There were many great plots, dialogue, acting, scenes, and directing that might have been more powerful in colour.
"Double Indemnity" and Casablanca" were film noir - more or less- but did not benefit from great B&W photography. Sacriledge, but "Wild Strawberries" too.
Bambi,You mentioned B&W accenting the bleakness of pre-war Kansas.
Didn't the film change to color when Dorothy hit Land of OZ? If so,
don't you think that change was good, in that it brought out the
vividness and fantasy elements of OZ more so than B&W could have
done. If above if correct, then the movie was photoed appropriately,
IMO. - AH
AH,Yes, I thought the change from B&W when Dorothy opens the door into Munchkin Land was an absolutely brilliant concept.
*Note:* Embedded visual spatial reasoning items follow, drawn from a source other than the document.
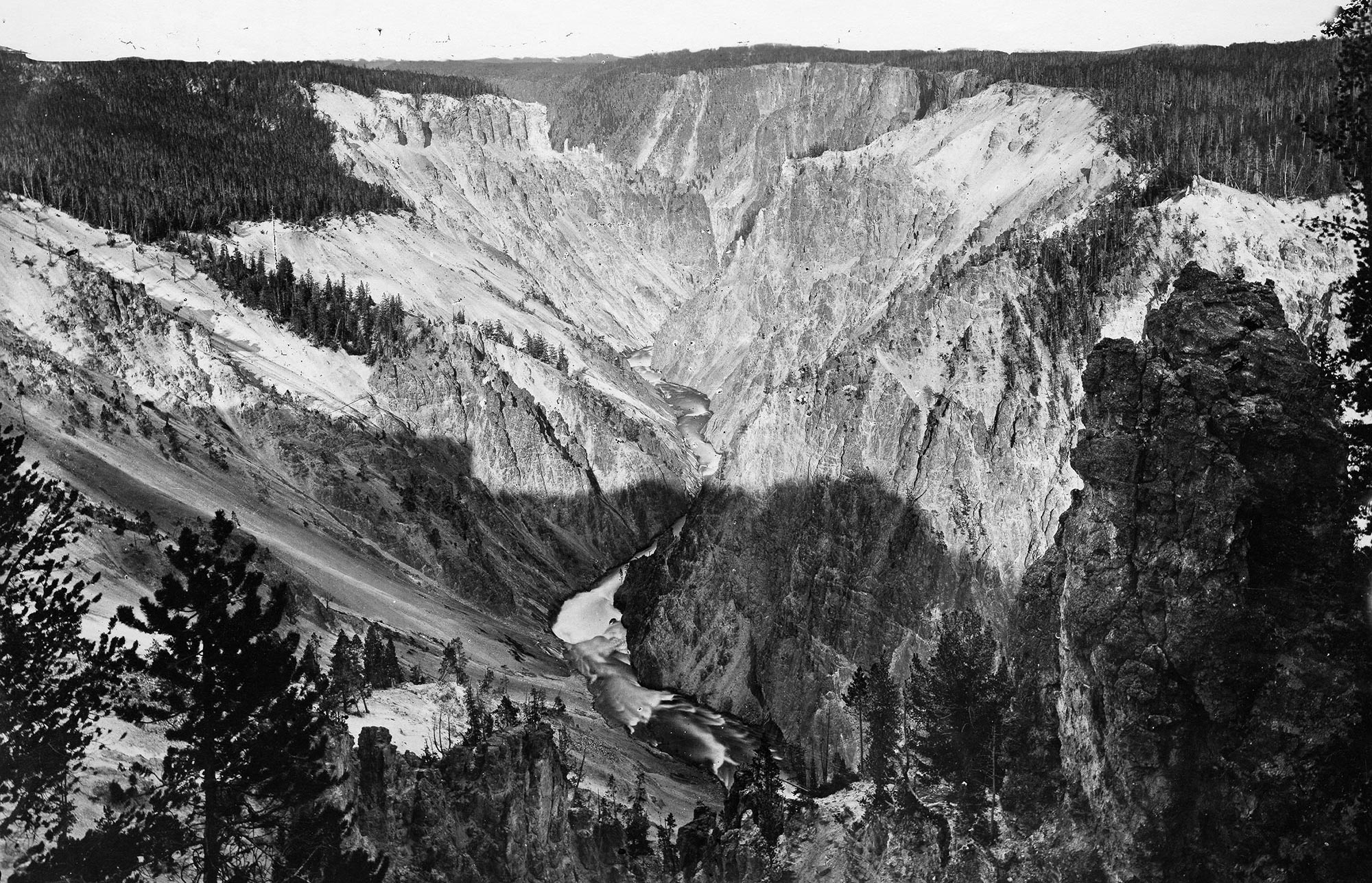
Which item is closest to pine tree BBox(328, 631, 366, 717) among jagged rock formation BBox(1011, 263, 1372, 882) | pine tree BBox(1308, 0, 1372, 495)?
jagged rock formation BBox(1011, 263, 1372, 882)

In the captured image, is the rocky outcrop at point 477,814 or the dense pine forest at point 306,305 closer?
the rocky outcrop at point 477,814

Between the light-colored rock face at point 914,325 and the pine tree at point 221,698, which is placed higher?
the light-colored rock face at point 914,325

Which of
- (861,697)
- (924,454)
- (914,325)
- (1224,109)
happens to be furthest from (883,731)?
(1224,109)

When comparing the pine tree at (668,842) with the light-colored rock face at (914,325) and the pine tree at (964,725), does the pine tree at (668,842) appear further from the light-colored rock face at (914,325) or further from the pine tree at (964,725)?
the light-colored rock face at (914,325)

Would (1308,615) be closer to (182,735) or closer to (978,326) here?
(182,735)

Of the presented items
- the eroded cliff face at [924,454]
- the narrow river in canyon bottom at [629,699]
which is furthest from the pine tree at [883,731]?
the eroded cliff face at [924,454]

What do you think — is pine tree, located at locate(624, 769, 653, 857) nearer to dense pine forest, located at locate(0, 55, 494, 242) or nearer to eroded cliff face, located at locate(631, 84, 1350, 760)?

The austerity of Depression era Kansas suddnly dissolves away into this magic land "over the rainbow".
And imagine the impact in 1939 when there were so few movies in colour- it must have bowled people over.
I saw "W of O" eight or ten times -on a B&W televsion machine- so it wasn't until my parents had a colour set in 1975 that I saw the change into colour! This shocked me as it might have to a 1939 audience.
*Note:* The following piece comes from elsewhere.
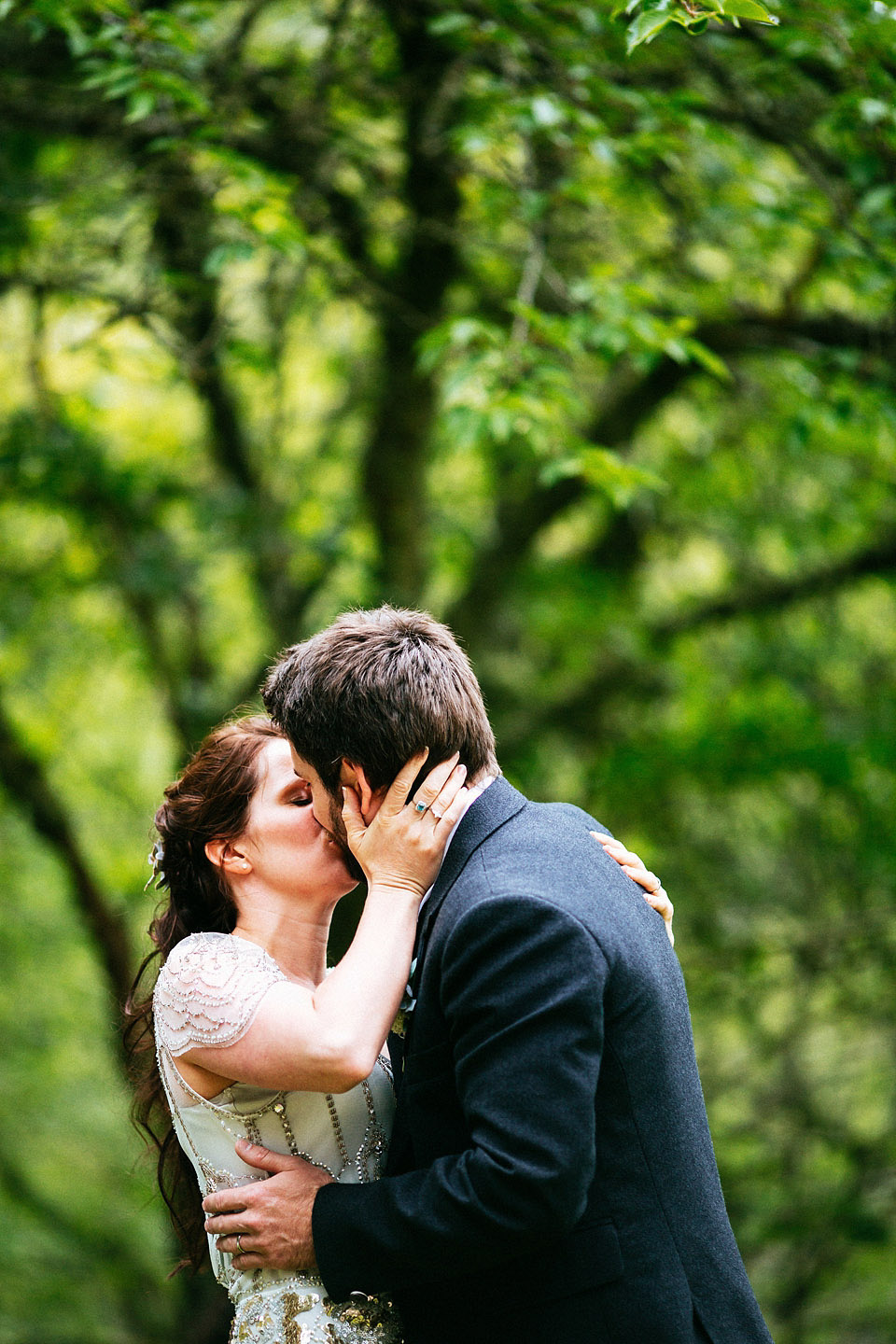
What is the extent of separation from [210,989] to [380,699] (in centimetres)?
A: 66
With "Fanny and Alexander" I thought that the wonderful, rich family life of F&H was amazing and appropriate in colour, but when their father dies and they are relegated to the life in the austere Bishop's palace and later the strange furniture dealer's house/warehouse, it could have been fun to do a "reverse Oz" and change to B&W to show the emotional and physical austerity.
When Dorothy returns to Kansas -and B&W, I kept thinking even as a kid- here she was a saviour/heroine to a race of happy, clean, materially wealthy, leisured people "start work at 11, lunch from 12-2 and then we're done- tra-la" who would have made her leader of the whole country but she blew her magic powers to go back to Aunt Em to shovel pig shite in Kansas. And Aunt Em struck me as a tired, bitter, irritable old bag.
That delicate moment when nobility turns into raw stupidity.
As Wilde said, "...that's what makes it fiction!"